> **Source passage**:
Dropping Out Of Harvard Isn’t An Easy Choice. This Founder Did It Three Times.
A college student’s summer takes them out of the classroom and into the real world between years. Meeting new people in unfamiliar places is hard, and meeting other college students can be even more challenging. Fortunately, Luke Heine, Sean Sullivan, and Raphael Rouvinov created Summer Playbook, a startup dedicated to helping college students meet one another during their summers. This incredibly talented team (Heine is a Forbes 30 Under 30 honoree; Sullivan worked on open-sourcing class materials to schools across the nation, and Rouvinov developed a virtual reality solution to correct lazy eye) recently completed Y Combinator’s startup accelerator program. Summer Playbook has raised a sizeable amount of capital from Silicon Valley seed funds and early Facebook and Google employees. Heine, Sullivan and Rouvinov all dropped out of Harvard.
Frederick Daso: I wanted to talk about you and your cofounders dropping out of Harvard. What were some of the factors in your academic and entrepreneurial pursuits that led you to drop out?
Luke Heine: One, I think Harvard is extremely understanding of students dropping out. Harvard does this thing where you can leave, and they send you this letter saying, ‘Hey, let us know when you’re coming back,’ and you can reactivate your schooling and education anytime within ten years, with your financial aid carrying over and guaranteed housing. For us, we’re just fortunate to come from an excellent institution that puts trust in its students, and says, “Hey, go ahead and pursue those things that can’t wait.” For Summer Playbook, we saw the need to bring people offline off their phones together. I feel fortunate to work with a talented and dedicated team that includes Sean Sullivan and Raphael Rouvinov, who both took time off and dropped out to try our best to make this work. Raph’s an incredible cofounder and is the guy who really brought Playbook into 2018 with his solid technical background. He founded Luminopia, a company that treats lazy eye using virtual reality. Sean’s the best teammate I could ever ask for. He’s unbelievable and works harder than anyone, given by the fact that he put together a program to open-source courseware to the world. I just feel lucky to be on the team with Raph and Sean. They’re the reason we’ve been able to do what we’ve done.

> **Instructions**:
a. In the Summer Playbook article, how long does Heine say a student who leaves Harvard has to come back and restart their schooling?
b. Copy out the stretch of the Summer Playbook article from "A college student’s" through "dropped out of Harvard." with no changes.

> **Record list**:

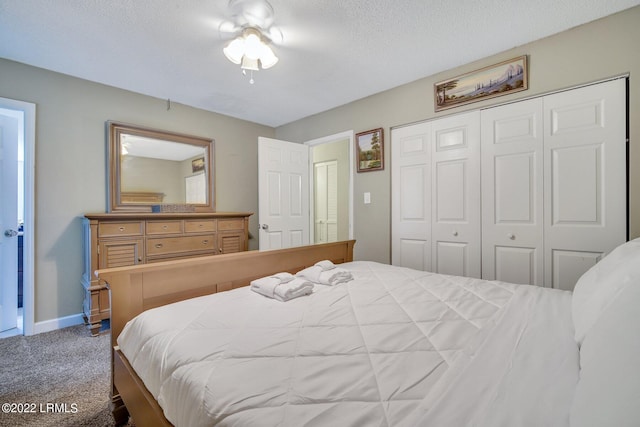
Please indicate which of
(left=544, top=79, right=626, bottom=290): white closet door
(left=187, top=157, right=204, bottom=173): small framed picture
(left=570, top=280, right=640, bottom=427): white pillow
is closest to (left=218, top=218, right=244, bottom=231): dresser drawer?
(left=187, top=157, right=204, bottom=173): small framed picture

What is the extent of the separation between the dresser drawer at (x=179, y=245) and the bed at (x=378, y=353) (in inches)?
62.1

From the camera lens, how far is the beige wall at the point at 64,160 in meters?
2.51

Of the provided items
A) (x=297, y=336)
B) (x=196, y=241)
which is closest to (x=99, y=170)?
(x=196, y=241)

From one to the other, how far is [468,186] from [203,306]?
240cm

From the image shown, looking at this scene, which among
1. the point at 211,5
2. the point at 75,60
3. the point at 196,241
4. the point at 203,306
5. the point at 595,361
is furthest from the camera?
the point at 196,241

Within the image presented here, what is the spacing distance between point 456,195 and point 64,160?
12.4 ft

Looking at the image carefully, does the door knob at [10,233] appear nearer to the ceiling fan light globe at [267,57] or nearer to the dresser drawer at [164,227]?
the dresser drawer at [164,227]

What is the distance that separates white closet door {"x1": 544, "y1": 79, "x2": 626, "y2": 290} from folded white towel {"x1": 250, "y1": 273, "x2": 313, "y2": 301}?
2.00 metres

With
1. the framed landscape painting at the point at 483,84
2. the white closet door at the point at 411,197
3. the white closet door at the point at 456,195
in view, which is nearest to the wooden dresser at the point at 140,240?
the white closet door at the point at 411,197

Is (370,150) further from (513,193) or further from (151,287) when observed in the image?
(151,287)

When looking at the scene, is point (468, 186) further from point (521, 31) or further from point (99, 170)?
point (99, 170)

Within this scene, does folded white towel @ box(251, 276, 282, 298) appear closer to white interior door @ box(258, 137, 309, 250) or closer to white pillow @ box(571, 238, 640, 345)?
white pillow @ box(571, 238, 640, 345)

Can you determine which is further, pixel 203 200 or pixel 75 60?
pixel 203 200

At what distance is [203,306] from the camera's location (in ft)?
4.34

> **Solutions to the problems**:
a. Anytime within ten years.

b.
A college student’s summer takes them out of the classroom and into the real world between years. Meeting new people in unfamiliar places is hard, and meeting other college students can be even more challenging. Fortunately, Luke Heine, Sean Sullivan, and Raphael Rouvinov created Summer Playbook, a startup dedicated to helping college students meet one another during their summers. This incredibly talented team (Heine is a Forbes 30 Under 30 honoree; Sullivan worked on open-sourcing class materials to schools across the nation, and Rouvinov developed a virtual reality solution to correct lazy eye) recently completed Y Combinator’s startup accelerator program. Summer Playbook has raised a sizeable amount of capital from Silicon Valley seed funds and early Facebook and Google employees. Heine, Sullivan and Rouvinov all dropped out of Harvard.